For some reason, "Friends in Low Places" Night was the one event that made me hate myself a teeny bit more than usual, but did I keep going? Of course I did. Because lifelong residents of Keplar's (in other words, the entire population of Keplar's) never missed a town event unless you were fool enough to have some of Randy Kix's atomic chili and had what Della called the "front and back-fires."

So I went, even though I thought this year I had a pretty good excuse not to.

It was the first time since Bennet blew back into town that everybody was together in one spot. I was an inch away from gulping some of Randy's chili just to escape it all. I knew how these people worked, especially when they got too much alcohol in them, and I knew what was coming. I felt like a cat with its back up.

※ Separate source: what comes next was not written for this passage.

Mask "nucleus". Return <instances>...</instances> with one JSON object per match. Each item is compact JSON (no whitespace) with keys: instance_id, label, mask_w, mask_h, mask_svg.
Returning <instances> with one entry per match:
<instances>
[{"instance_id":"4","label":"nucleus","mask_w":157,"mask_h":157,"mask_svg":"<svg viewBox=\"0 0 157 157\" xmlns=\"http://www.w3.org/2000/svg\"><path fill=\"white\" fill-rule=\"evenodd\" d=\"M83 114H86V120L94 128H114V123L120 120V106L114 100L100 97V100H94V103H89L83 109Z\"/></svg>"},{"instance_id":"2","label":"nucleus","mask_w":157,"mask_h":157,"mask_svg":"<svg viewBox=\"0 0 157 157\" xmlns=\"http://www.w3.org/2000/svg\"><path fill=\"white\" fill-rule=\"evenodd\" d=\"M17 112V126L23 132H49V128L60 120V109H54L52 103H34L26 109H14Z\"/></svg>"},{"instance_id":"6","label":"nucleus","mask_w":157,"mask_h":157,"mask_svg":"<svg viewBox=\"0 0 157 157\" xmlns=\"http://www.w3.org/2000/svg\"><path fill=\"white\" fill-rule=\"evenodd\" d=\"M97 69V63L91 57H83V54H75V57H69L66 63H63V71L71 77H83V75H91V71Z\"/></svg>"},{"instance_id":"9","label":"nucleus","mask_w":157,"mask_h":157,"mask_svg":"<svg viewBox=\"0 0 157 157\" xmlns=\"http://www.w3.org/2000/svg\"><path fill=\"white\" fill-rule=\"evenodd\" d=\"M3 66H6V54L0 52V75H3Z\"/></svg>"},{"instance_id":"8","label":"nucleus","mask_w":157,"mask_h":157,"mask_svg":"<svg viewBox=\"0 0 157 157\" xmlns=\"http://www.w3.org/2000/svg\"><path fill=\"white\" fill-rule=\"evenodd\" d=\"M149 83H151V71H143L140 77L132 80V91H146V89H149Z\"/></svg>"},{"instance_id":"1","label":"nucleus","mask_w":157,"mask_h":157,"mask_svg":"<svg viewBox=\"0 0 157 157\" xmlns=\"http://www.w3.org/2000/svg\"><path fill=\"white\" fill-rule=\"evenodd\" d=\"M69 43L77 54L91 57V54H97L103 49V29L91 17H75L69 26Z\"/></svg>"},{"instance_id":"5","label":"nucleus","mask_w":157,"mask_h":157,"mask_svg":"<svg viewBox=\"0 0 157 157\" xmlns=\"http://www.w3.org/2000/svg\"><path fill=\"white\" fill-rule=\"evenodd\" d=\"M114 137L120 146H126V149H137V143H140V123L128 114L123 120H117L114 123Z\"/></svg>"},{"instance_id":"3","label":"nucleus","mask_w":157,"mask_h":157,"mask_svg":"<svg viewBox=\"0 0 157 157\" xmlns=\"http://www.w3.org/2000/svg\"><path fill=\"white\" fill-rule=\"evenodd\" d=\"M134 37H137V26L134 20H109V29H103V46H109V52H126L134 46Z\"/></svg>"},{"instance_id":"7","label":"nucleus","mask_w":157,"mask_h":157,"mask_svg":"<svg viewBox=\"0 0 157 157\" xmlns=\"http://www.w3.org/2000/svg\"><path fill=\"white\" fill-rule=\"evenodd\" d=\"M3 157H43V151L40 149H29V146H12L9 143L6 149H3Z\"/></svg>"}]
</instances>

Because of Bennet's and my little squabble on Main, there was a mix of emotions in the crowd. Some people wanted to rush me and talk all about it, others who knew me better kept their distance, knowing they'd get nothing out of me anyway, and I was able to sidestep most of the gossipers. The only one who got through my defenses was little Mabel Jenkins and only because she was my kindergarten teacher and you just can't snub your kindergarten teacher. Never mind the fact that she was getting on in years (81? Or was it 82?) and really didn't give me a chance to move or even breathe before she launched into a story about Bennet's and my first day of school.

"I remember how scared you two were," she said in her wavery old woman voice. "You came into the classroom holdin' hands and you refused to be parted from each other for the whole day. It was so darlin'!"

I muscled on a kind smile and patted her age-spotted hand, telling her I was going to get a drink. She let me go, but only after she asked me where Bennet, who had yet to arrive, was. I told her I didn't know and somehow I did it without sounding irritated.